Mais le vétérinaire nommé au conseil scientifique ne s'occupera pas essentiellement de contamination interespèces, « ce conseil a d'autres chats à fouetter », balaie Loïc Dombreval. Le spécialiste doit permettre d'ouvrir sur une autre façon de voir la crise. « Avec une approche différente, note Jean-Luc Angot, président de l'Académie vétérinaire de France. En santé animale, on gère des troupeaux, quand la médecine humaine travaille sur l'individu. » Avec une crise de grande ampleur tous les cinq ans (fièvre porcine africaine, influenza aviaire, etc.), le monde vétérinaire connaît la musique. « Ils ont l'habitude de gérer, et avec peu de moyens. La médecine vétérinaire est le parent pauvre de la santé », constate Loïc Dombreval.
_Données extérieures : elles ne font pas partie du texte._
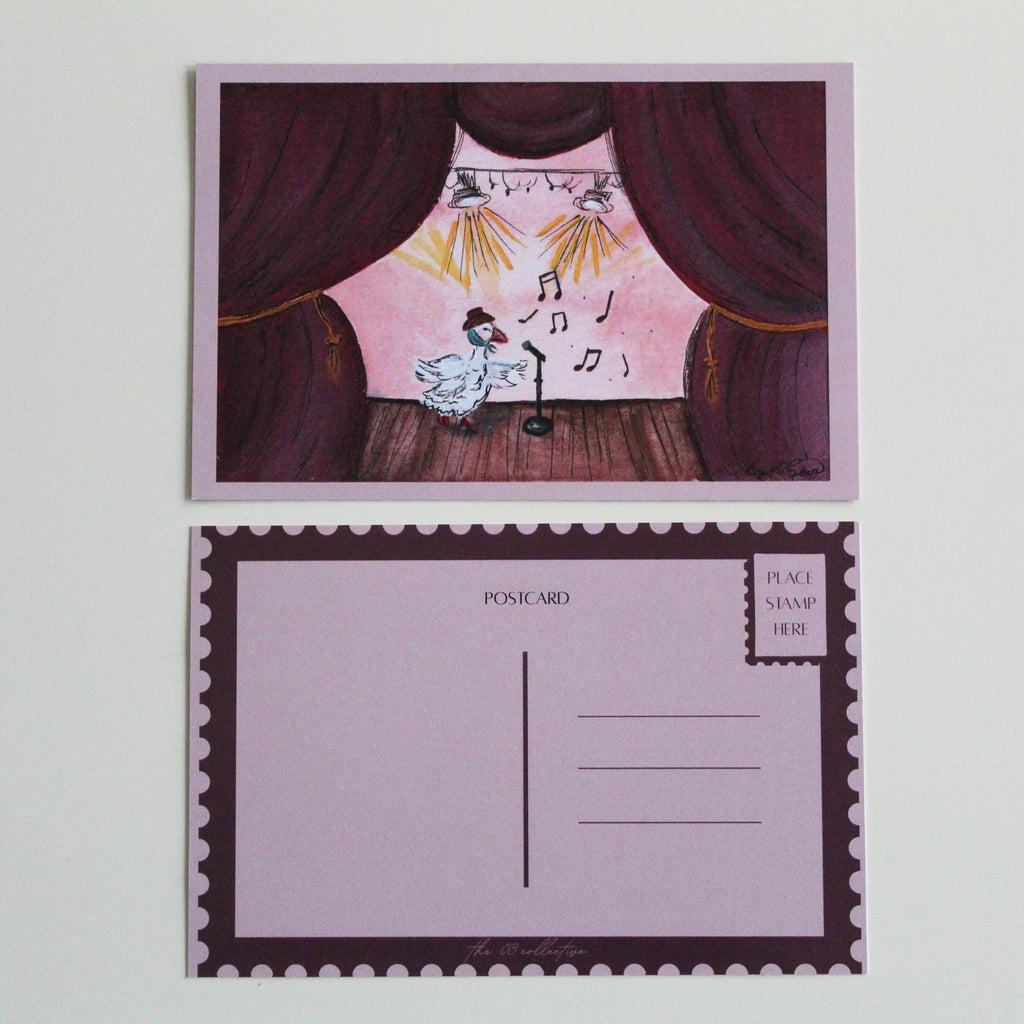 Postcard with an illustration of a duck performing on stage while wearing a brown hat and green scarf. The stage is made of brown wood and giant burgundy curtains with gold chords. Pictured with the back of the postcard where a letter can be written and address lines. 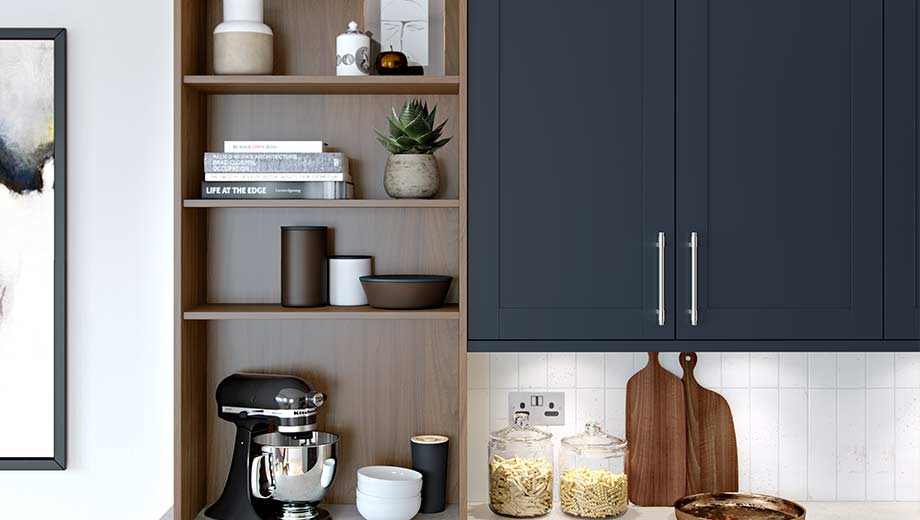 Navy kitchen cabinets with wood effect shelving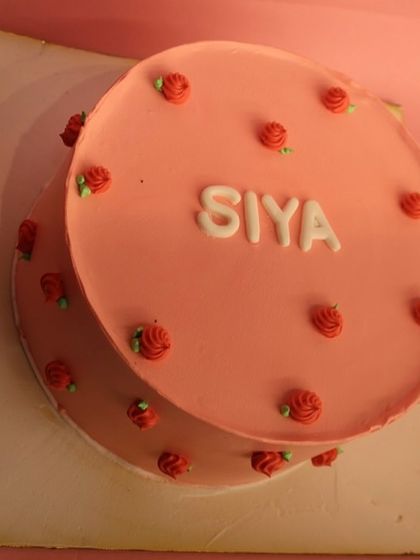 The top-down view of the pretty pink naming ceremony cake.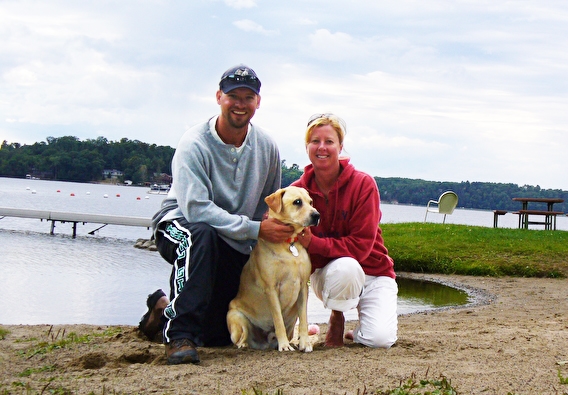 A man and woman kneel on a beach with a yellow lab dog between them.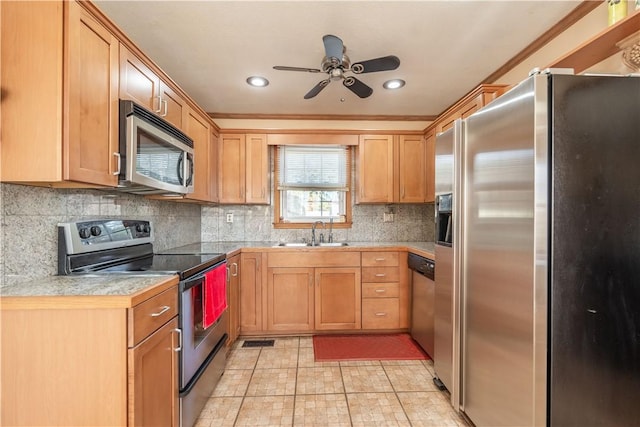 kitchen with ceiling fan, sink, tasteful backsplash, light tile patterned floors, and appliances with stainless steel finishes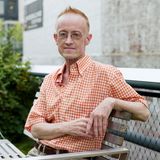 Ein älterer Mann mit Brille sitzt auf einer Gartenbank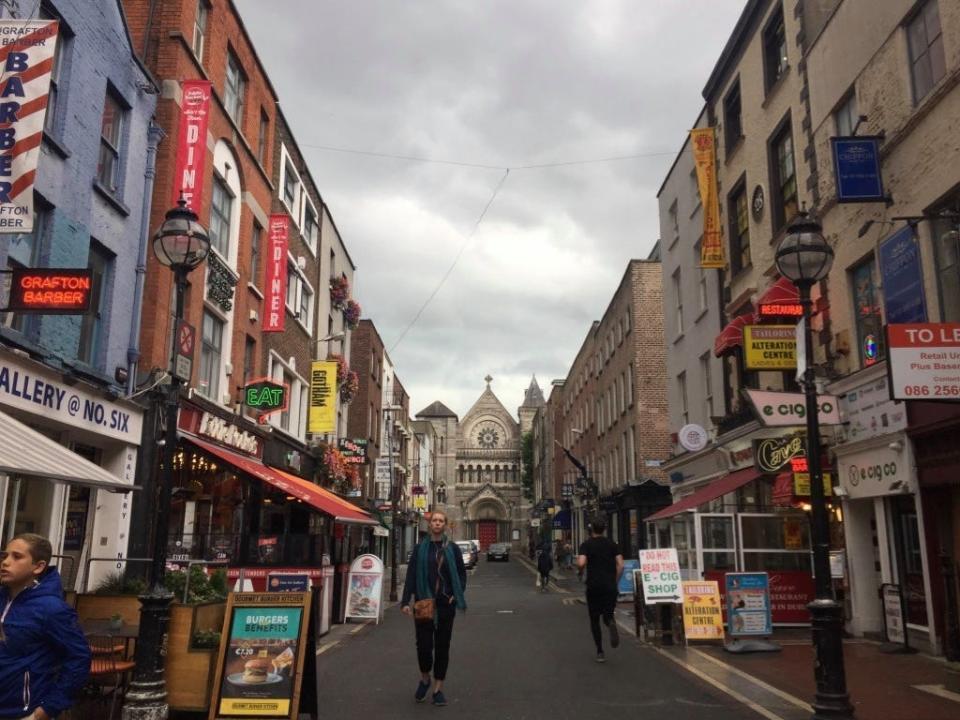 shot of a street in dublin ireland lined with shops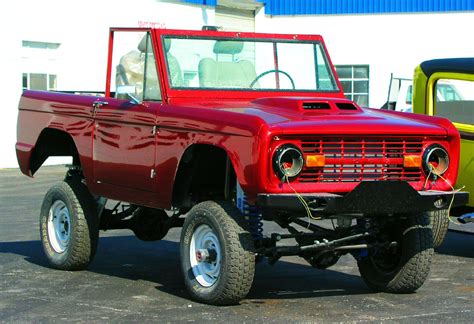 Vintage Red Lifted Ford Bronco Early Ford Small Sports Utility Suv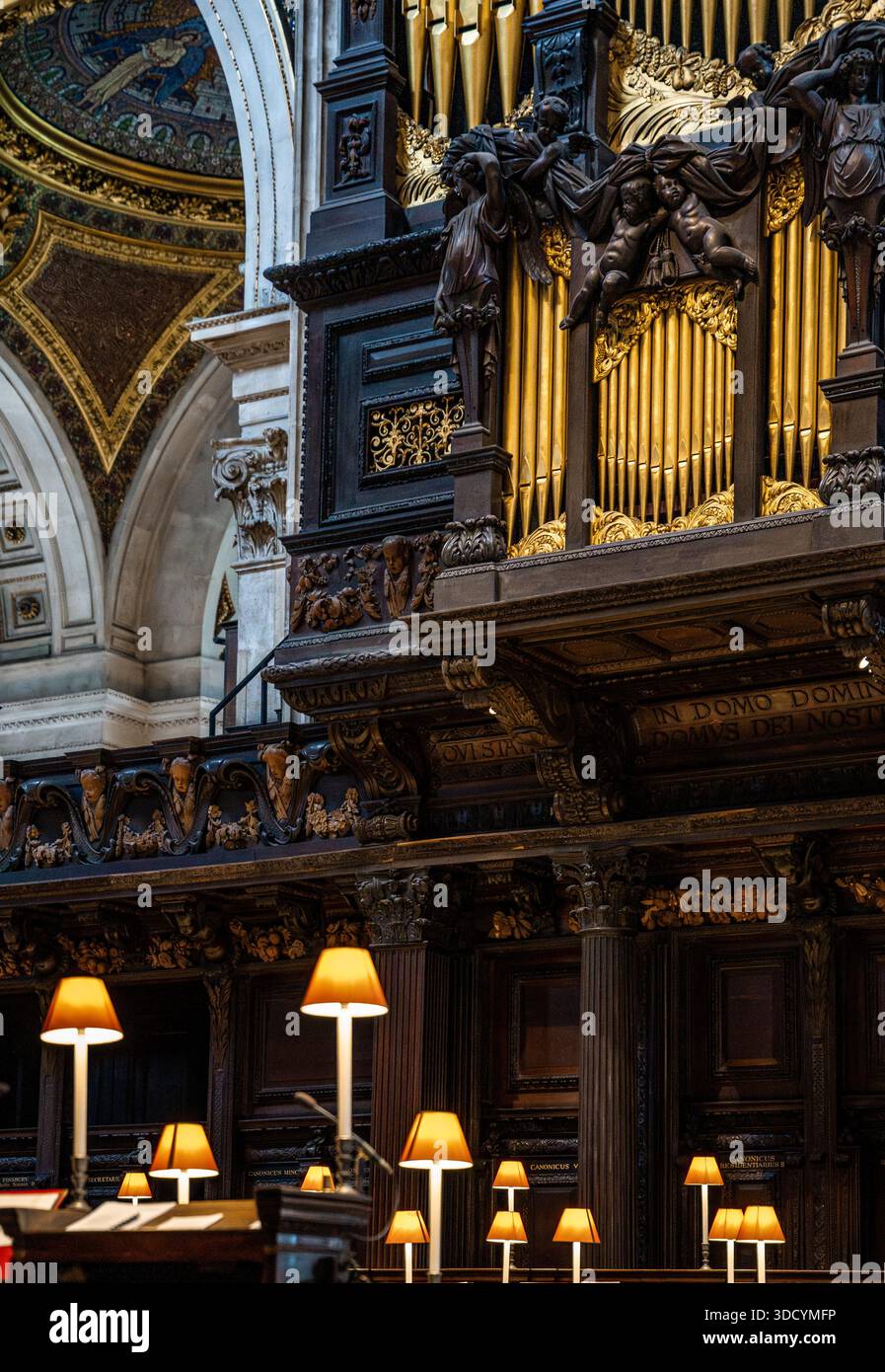 L'organo sopra la Quire, dove il coro e il clero siedono durante le funzioni, con lampade calde e bancarelle intagliate, nella Cattedrale di St Paul, Londra, Regno Unito Foto Stock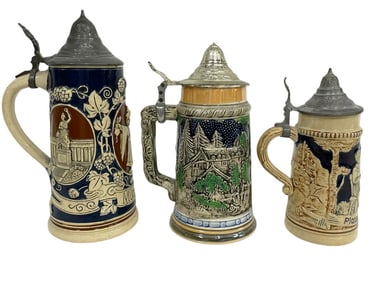 THREE ASSORTED GERMAN STEINS 9", 8", 7"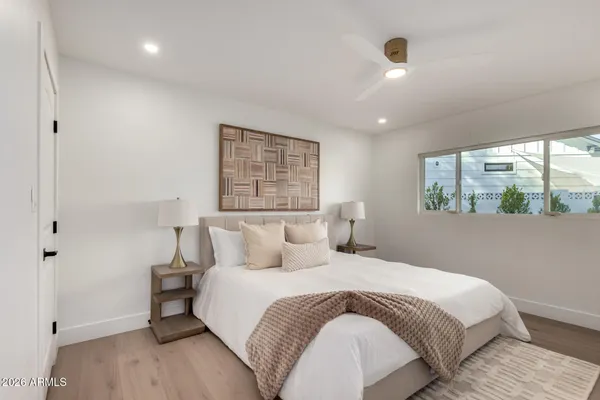 a bedroom with a large bed and a window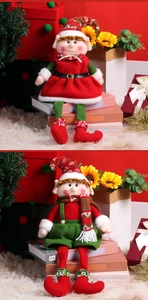 Close-up of plush Christmas elf couple dolls with red and green knitted hats and bells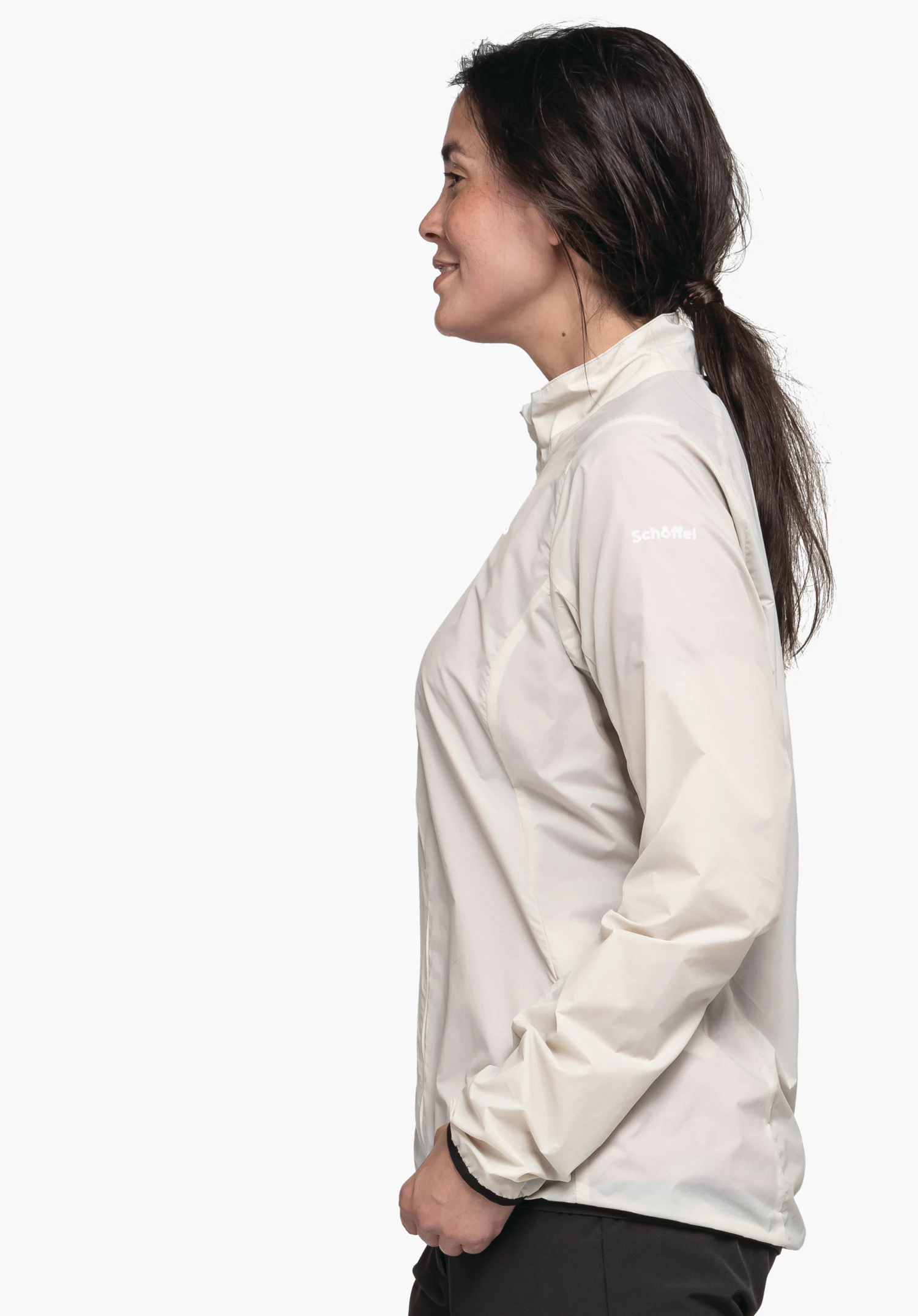Jacket Style Cannobio WMS femme debout de profil, porte une veste blanc clair avec l’inscription "Schöffel", sourit légèrement et a les mains dans les poches devant fond blanc sobre.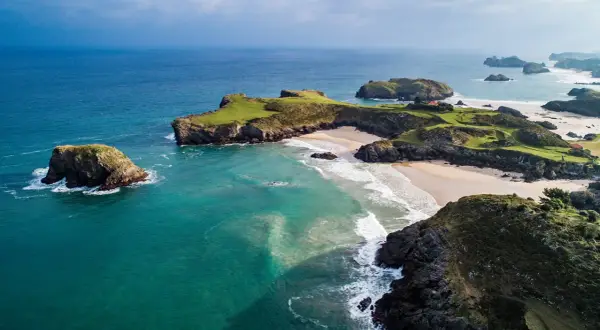 Impresionante vista aérea de la ruta costa Asturias en coche. Playas doradas, acantilados verdes y el mar turquesa crean un paisaje idílico.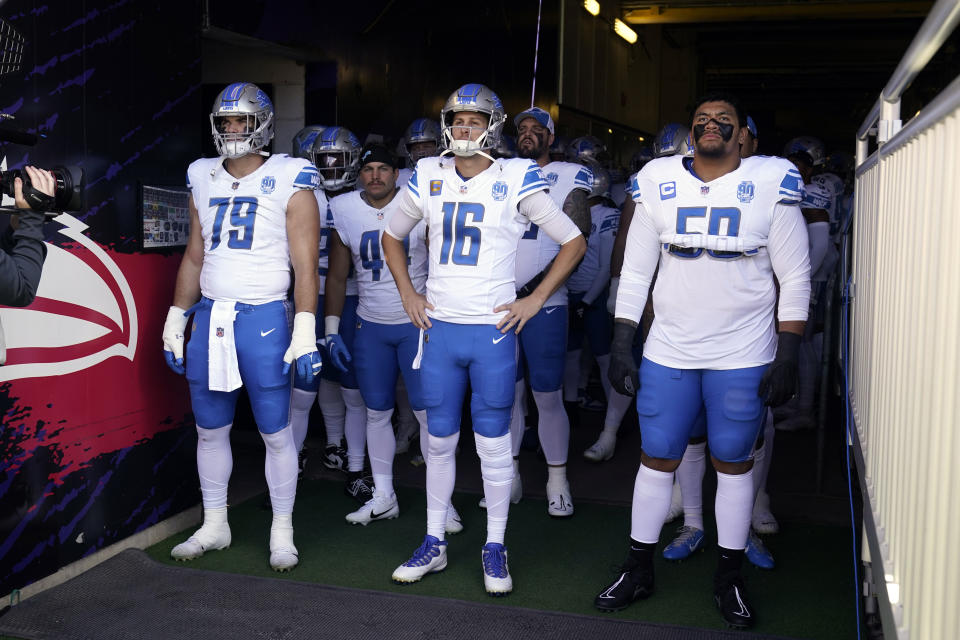 Detroit Lions defensive end John Cominsky (79), quarterback Jared Goff (16) and offensive tackle Penei Sewell (58) and teammates wait to enter the field before an NFL football game against the Baltimore Ravens, Sunday, Oct. 22, 2023, in Baltimore. (AP Photo/Alex Brandon)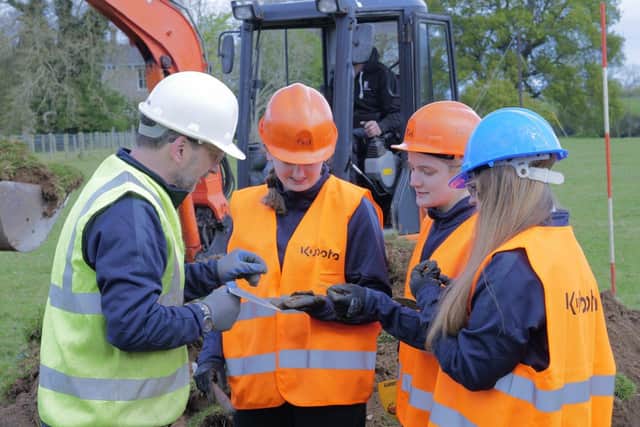 Jonny McNee and members of the Foyle College Aviation Team during the dig examining items they have found.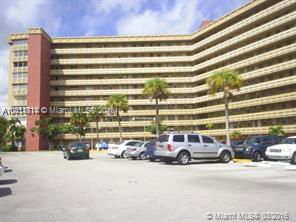 Front view of a multi-story residential building with a parking lot.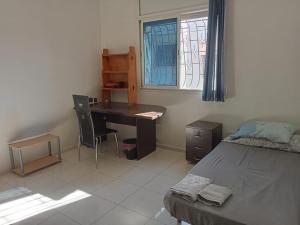 een slaapkamer met een bureau, een bed en een raam bij Maison indépendante 100m2 à Témara centre in Temara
Les coronavirus font partie du quotidien de ces soigneurs (c'est un vétérinaire américain qui en a isolé un pour la première fois en 1937). Ils en testent tous les jours et ont trouvé des vaccins contre certains d'entre eux. « On sait combien ce type de virus mute facilement, insiste Jean-Luc Angot. Pour la bronchite infectieuse de la volaille, par exemple, la vaccination doit être adaptée très régulièrement, ce n'est pas simple. »

Les laboratoires vétérinaires ont longtemps regretté leur mise à l'écart de la gestion de cette pandémie, craignant d'être regardés de haut par les pros de la santé humaine. Ils sont depuis le printemps habilités à réaliser des tests PCR, ils ont aussi récemment été sollicités pour identifier les variants. Certains industriels de santé animale vont aussi pouvoir produire des vaccins sous licence. « Car les normes de qualité et de sécurité sont les mêmes », rappelle Jean-Luc Angot.